» **What the task requires**: Rewrite the part of the material that opens with the line containing "Is neoclassical building" and closes with the line containing "13156 millimetres" as a Markdown table with two columns, Row and Line. Number each line in Row, put its text in Line, and leave out blank lines.

» **Given records**:
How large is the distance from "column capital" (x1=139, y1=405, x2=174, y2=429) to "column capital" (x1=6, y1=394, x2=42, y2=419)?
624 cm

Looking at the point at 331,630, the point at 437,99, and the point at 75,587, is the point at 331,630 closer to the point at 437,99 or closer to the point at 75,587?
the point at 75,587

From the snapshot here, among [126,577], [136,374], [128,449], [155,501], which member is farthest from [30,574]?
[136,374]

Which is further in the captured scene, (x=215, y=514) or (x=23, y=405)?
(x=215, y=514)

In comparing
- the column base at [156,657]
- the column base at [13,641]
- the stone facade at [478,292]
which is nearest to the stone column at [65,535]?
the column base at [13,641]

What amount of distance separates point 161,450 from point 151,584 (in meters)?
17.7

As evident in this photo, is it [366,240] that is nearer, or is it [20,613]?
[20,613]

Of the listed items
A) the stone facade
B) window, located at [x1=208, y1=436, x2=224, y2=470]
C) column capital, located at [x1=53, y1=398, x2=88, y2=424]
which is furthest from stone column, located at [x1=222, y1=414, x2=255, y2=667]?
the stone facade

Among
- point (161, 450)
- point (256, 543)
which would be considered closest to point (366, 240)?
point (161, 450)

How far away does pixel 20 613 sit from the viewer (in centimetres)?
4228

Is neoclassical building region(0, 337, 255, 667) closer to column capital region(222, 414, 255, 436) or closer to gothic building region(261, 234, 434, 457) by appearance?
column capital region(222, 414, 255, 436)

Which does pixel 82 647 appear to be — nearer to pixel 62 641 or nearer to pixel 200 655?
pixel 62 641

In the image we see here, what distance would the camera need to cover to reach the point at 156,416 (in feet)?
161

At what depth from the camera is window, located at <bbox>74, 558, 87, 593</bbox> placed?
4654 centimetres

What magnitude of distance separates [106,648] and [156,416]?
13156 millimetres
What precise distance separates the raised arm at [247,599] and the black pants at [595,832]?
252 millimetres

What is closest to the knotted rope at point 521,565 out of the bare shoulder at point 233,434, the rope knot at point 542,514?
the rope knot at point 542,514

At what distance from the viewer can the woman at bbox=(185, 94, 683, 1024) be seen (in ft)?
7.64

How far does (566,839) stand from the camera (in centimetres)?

» **Response below**:
| Row | Line |
|---|---|
| 1 | Is neoclassical building region(0, 337, 255, 667) closer to column capital region(222, 414, 255, 436) or closer to gothic building region(261, 234, 434, 457) by appearance? |
| 2 | column capital region(222, 414, 255, 436) |
| 3 | Which does pixel 82 647 appear to be — nearer to pixel 62 641 or nearer to pixel 200 655? |
| 4 | pixel 62 641 |
| 5 | In the image we see here, what distance would the camera need to cover to reach the point at 156,416 (in feet)? |
| 6 | 161 |
| 7 | At what depth from the camera is window, located at <bbox>74, 558, 87, 593</bbox> placed? |
| 8 | 4654 centimetres |
| 9 | What magnitude of distance separates [106,648] and [156,416]? |
| 10 | 13156 millimetres |